Another use case might be storing log analytics in Elasticsearch, resulting in a fast-growing database with many duplicates. By deduping the data it would be possible to make significant savings without losing any fidelity.
Lookup tables are defined as a transformation like any other output. The output is to a key-value store that you can query. This enables faster lookups, for example, to get all users who clicked on a specific ad in "real-time".
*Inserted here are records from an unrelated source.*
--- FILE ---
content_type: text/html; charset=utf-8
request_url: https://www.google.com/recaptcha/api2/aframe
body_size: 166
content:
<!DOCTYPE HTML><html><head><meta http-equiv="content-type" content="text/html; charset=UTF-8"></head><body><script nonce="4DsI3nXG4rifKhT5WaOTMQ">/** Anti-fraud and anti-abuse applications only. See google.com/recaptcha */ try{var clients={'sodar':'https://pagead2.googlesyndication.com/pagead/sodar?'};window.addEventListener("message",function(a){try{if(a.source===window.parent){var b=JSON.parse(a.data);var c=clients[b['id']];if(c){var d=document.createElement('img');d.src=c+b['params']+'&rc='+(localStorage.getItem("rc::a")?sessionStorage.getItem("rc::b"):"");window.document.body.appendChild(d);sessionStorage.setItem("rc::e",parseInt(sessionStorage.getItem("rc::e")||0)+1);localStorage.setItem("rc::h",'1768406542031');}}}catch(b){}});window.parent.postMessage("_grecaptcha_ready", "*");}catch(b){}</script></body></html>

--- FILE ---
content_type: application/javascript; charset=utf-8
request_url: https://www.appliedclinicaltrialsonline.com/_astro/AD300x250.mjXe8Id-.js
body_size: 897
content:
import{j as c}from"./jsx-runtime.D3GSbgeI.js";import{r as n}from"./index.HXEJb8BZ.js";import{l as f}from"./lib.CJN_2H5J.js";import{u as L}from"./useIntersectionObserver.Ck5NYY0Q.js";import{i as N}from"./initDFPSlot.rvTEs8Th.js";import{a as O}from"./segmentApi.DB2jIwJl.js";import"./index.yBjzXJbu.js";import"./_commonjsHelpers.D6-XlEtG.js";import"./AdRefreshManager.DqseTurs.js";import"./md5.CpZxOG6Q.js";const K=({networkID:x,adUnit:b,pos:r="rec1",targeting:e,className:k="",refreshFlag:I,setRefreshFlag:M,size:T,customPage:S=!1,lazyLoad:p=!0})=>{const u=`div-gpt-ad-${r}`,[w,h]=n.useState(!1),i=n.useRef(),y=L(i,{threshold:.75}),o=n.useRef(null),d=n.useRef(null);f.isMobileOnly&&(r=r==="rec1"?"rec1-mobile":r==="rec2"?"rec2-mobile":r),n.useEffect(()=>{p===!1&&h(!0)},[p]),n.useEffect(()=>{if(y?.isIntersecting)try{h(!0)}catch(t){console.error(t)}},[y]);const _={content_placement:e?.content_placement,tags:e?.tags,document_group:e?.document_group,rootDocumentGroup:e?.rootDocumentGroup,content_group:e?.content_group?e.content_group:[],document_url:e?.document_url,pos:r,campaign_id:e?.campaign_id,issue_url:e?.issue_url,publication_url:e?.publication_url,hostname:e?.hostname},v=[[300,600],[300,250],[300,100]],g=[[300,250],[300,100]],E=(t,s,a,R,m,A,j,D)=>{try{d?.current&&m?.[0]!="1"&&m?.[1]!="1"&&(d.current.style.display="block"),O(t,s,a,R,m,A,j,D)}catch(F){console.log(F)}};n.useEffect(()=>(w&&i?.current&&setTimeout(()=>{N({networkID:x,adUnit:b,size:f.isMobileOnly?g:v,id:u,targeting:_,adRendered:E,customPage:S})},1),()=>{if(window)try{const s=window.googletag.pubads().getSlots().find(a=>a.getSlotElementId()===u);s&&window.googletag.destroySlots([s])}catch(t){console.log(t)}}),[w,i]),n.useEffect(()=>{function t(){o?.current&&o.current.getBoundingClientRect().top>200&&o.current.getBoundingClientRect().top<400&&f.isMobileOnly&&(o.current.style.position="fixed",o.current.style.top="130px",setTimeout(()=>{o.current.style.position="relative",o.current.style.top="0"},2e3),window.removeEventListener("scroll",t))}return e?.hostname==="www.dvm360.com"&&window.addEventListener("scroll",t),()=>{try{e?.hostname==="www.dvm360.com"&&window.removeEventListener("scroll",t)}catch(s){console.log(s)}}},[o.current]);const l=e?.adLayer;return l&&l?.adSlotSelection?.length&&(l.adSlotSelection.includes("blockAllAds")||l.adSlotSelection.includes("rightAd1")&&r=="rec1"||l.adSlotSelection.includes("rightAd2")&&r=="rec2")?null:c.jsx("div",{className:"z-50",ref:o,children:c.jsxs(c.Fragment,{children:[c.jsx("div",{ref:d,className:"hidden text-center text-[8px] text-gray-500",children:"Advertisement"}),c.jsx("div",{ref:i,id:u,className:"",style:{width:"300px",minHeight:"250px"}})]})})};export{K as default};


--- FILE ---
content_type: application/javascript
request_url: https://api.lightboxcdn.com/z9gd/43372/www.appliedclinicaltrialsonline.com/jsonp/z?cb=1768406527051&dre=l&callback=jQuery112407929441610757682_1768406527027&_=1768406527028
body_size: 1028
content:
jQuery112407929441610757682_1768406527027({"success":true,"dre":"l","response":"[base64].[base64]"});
Lookup tables are useful for:
|•||Join between streams: By querying a lookup table, it is possible to enrich one stream with data from another stream.|
|•||Flattening data: Given that storing data in a data lake is comparatively cheap, it may be useful to flatten relational data. This means that it is not necessary to consider joins when querying data, making it easier to extract the required data.|
|•||Real-time aggregations: An Upsolver lookup table replaces ETL code and a serving DB like Redis or Cassandra. When a lookup table is defined as real time, instead of waiting until the data is written to S3 and to the disk, the event’s details (the delta) are updated directly in-memory and only then stored in S3. This is useful, for example, for supplying data on a user in real-time while the user is browsing a website.|
Amazon S3, HDFS, Google Storage and Microsoft Azure Storage
These data outputs enable you to write data to blob storage and continue processing in these systems. For example, if you want to send data to S3, and then trigger notifications and send emails.